Godwin argued that the Betamax case requires only that a technology be "capable" of a non-infringing use -- something that the entertainment industry acknowledges Grokster is -- not that it's users take advantage of that function.

"You can see why the court made that the test. They don't want to put manufacturers in the position of guessing whether people will infringe or not.
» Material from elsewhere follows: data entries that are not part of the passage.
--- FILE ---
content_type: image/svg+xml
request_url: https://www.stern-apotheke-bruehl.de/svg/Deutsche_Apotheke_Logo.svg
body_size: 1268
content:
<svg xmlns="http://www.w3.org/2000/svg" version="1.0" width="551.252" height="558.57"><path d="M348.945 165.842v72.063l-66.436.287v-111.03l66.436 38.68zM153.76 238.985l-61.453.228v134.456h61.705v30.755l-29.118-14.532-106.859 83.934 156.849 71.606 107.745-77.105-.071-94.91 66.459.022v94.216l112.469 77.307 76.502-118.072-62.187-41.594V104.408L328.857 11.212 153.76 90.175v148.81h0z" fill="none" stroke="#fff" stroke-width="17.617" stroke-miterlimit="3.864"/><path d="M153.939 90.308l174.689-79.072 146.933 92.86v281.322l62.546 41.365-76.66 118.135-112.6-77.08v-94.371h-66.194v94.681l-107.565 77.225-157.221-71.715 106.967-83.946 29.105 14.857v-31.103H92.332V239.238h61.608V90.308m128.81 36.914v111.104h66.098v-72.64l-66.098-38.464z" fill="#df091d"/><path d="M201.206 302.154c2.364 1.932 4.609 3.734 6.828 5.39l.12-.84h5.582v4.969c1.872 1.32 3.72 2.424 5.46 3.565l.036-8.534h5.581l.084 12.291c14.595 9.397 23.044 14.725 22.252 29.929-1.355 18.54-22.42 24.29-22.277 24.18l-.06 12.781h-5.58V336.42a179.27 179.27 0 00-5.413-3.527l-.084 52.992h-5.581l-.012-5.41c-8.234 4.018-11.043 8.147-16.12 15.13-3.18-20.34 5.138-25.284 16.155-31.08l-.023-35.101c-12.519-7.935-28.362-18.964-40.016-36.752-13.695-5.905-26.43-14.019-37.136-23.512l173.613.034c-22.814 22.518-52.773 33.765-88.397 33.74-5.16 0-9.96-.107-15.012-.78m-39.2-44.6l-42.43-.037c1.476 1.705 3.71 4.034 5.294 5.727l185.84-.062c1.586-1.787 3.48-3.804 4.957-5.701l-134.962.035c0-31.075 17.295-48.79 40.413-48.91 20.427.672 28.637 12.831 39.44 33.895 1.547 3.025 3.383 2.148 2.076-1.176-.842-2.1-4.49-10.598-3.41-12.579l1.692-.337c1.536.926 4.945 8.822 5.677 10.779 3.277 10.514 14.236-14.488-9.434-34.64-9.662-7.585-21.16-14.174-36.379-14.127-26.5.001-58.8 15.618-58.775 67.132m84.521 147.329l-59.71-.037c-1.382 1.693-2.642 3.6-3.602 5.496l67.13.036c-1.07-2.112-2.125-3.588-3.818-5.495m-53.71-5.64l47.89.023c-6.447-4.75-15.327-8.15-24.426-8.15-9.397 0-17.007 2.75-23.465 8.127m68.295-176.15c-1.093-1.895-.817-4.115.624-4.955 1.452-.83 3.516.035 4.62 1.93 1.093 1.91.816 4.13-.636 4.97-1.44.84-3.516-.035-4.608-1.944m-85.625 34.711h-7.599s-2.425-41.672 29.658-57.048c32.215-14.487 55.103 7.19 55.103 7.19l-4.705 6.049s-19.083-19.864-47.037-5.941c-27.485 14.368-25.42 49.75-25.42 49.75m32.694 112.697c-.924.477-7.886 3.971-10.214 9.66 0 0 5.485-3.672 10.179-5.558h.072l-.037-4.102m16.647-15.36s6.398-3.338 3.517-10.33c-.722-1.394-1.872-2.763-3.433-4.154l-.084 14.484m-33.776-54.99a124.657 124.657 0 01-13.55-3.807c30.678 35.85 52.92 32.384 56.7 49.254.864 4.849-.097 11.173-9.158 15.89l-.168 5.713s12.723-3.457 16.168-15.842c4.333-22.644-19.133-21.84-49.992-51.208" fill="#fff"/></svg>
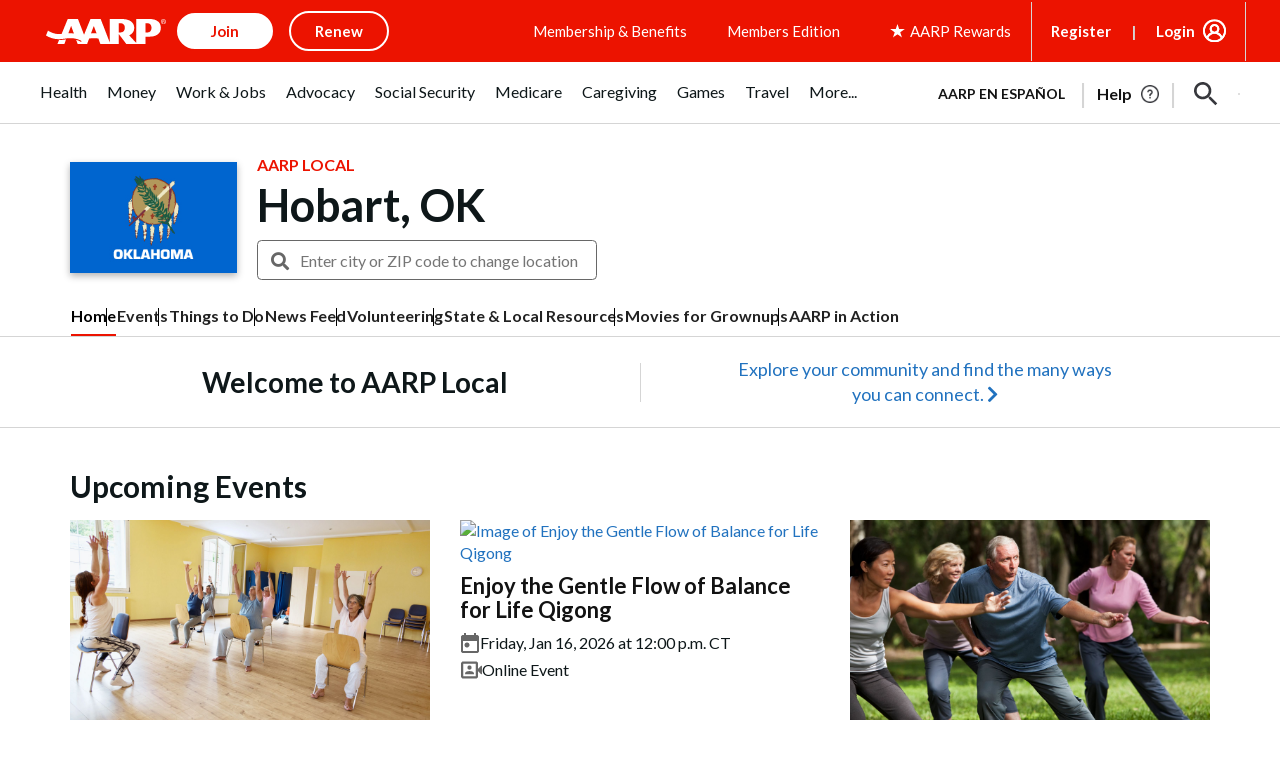

--- FILE ---
content_type: text/html; charset=utf-8
request_url: https://www.google.com/recaptcha/api2/aframe
body_size: 268
content:
<!DOCTYPE HTML><html><head><meta http-equiv="content-type" content="text/html; charset=UTF-8"></head><body><script nonce="i3C3g--BxpKXZZh34klZYA">/** Anti-fraud and anti-abuse applications only. See google.com/recaptcha */ try{var clients={'sodar':'https://pagead2.googlesyndication.com/pagead/sodar?'};window.addEventListener("message",function(a){try{if(a.source===window.parent){var b=JSON.parse(a.data);var c=clients[b['id']];if(c){var d=document.createElement('img');d.src=c+b['params']+'&rc='+(localStorage.getItem("rc::a")?sessionStorage.getItem("rc::b"):"");window.document.body.appendChild(d);sessionStorage.setItem("rc::e",parseInt(sessionStorage.getItem("rc::e")||0)+1);localStorage.setItem("rc::h",'1768615226372');}}}catch(b){}});window.parent.postMessage("_grecaptcha_ready", "*");}catch(b){}</script></body></html>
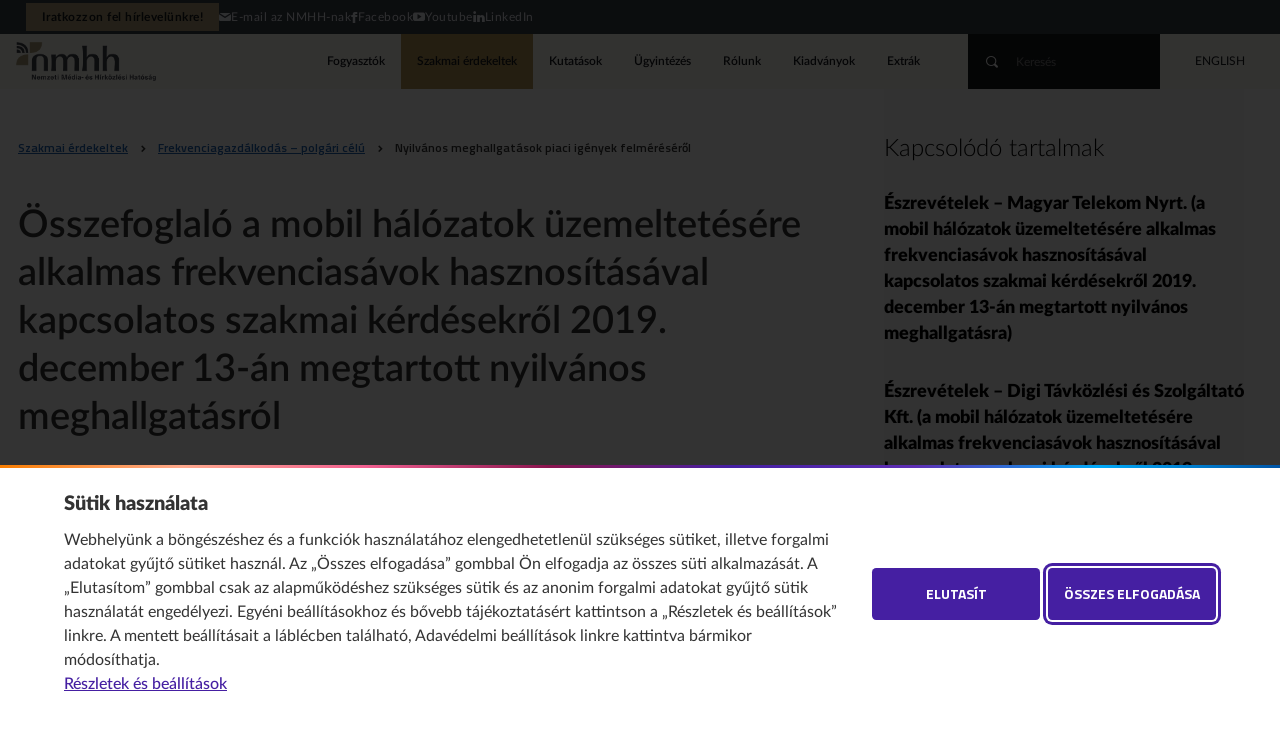

--- FILE ---
content_type: application/javascript
request_url: https://nmhh.hu/upload/article-toc-h1-to-h6.js
body_size: 1120
content:
// JavaScript Document
/*
    Demo for this article:
    http://blustemy.io/creating-a-table-of-contents-in-javascript/
*/

class TableOfContents {
    /*
        The parameters from and to must be Element objects in the DOM.
    */
    constructor({ from, to }) {
        this.fromElement = from;
        this.toElement = to;
        // Get all the ordered headings.
        this.headingElements = this.fromElement.querySelectorAll("h1, h2, h3, h4, h5, h6");
        this.tocElement = document.createElement("div");
    }

    /*
        Get the most important heading level.
        For example if the article has only <h2>, <h3> and <h4> tags
        this method will return 2.
    */
    getMostImportantHeadingLevel() {
        let mostImportantHeadingLevel = 6; // <h6> heading level
        for (let i = 0; i < this.headingElements.length; i++) {
            let headingLevel = TableOfContents.getHeadingLevel(this.headingElements[i]);
            mostImportantHeadingLevel = (headingLevel < mostImportantHeadingLevel) ?
                headingLevel : mostImportantHeadingLevel;
        }
        return mostImportantHeadingLevel;
    }

    /*
        Generate a unique id string for the heading from its text content.
    */
    static generateId(headingElement) {
        return headingElement.textContent.replace(/\s+/g, "_");
    }

    /*
        Convert <h1> to 1 … <h6> to 6.
    */
    static getHeadingLevel(headingElement) {
        switch (headingElement.tagName.toLowerCase()) {
            case "h1": return 1;
            case "h2": return 2;
            case "h3": return 3;
            case "h4": return 4;
            case "h5": return 5;
            case "h6": return 6;
            default: return 1;
        }
    }

    generateToc() {
        let currentLevel = this.getMostImportantHeadingLevel() - 1,
            currentElement = this.tocElement;

        for (let i = 0; i < this.headingElements.length; i++) {
            let headingElement = this.headingElements[i],
                headingLevel = TableOfContents.getHeadingLevel(headingElement),
                headingLevelDifference = headingLevel - currentLevel,
                linkElement = document.createElement("a");

            if (!headingElement.id) {
                headingElement.id = TableOfContents.generateId(headingElement);
            }
            linkElement.href = `#${headingElement.id}`;
            linkElement.textContent = headingElement.textContent;

            if (headingLevelDifference > 0) {
                // Go down the DOM by adding list elements.
                for (let j = 0; j < headingLevelDifference; j++) {
                    let listElement = document.createElement("ol"),
                        listItemElement = document.createElement("li");
                    listElement.appendChild(listItemElement);
                    currentElement.appendChild(listElement);
                    currentElement = listItemElement;
                }
                currentElement.appendChild(linkElement);
            } else {
                // Go up the DOM.
                for (let j = 0; j < -headingLevelDifference; j++) {
                    currentElement = currentElement.parentNode.parentNode;
                }
                let listItemElement = document.createElement("li");
                listItemElement.appendChild(linkElement);
                currentElement.parentNode.appendChild(listItemElement);
                currentElement = listItemElement;
            }

            currentLevel = headingLevel;
        }

        this.toElement.appendChild(this.tocElement.firstChild);
    }
}

document.addEventListener("DOMContentLoaded", () =>
    new TableOfContents({
        from: document.querySelector(".article"),
        to: document.querySelector(".table-of-contents")
    }).generateToc()
);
They didn't want to place that sort of burden on technology manufacturers," Godwin said.

Public Knowledge plans to file its own brief in the case close to the time that StreamCast and Grokster are due to file their briefs in the case next month.

Industry attorney Olson dismissed the notion that driving Grokster out of business would harm legitimate companies.

"Stopping Grokster-like businesses is no threat to innovation, any more than stopping identity theft or credit card fraud stifles innovation," he said.

Streamcast CEO Michael Weiss said a Supreme Court ruling in favor of the entertainment industry might result in "the criminalization of commonplace items as ubiquitous as your VCR, or even your PC's hard drive, let alone your DVD burner, iPods and TiVo."

"This case is less about a community of millions of Americans swapping songs but more about a full frontal attack by the content community to control innovation," Weiss said.

Dozens of organizations filed briefs in the last two days either supporting the entertainment industry's stance or taking more of a neutral position. The U.S. Justice Department weighed in on the side of the RIAA and MPAA in a brief filed on Monday, while a coalition of technology firms has filed a brief urging that the lower court rulings in MGM Studios Inc. v. Grokster Ltd. be overturned while still preserving the 1984 Sony Betamax ruling.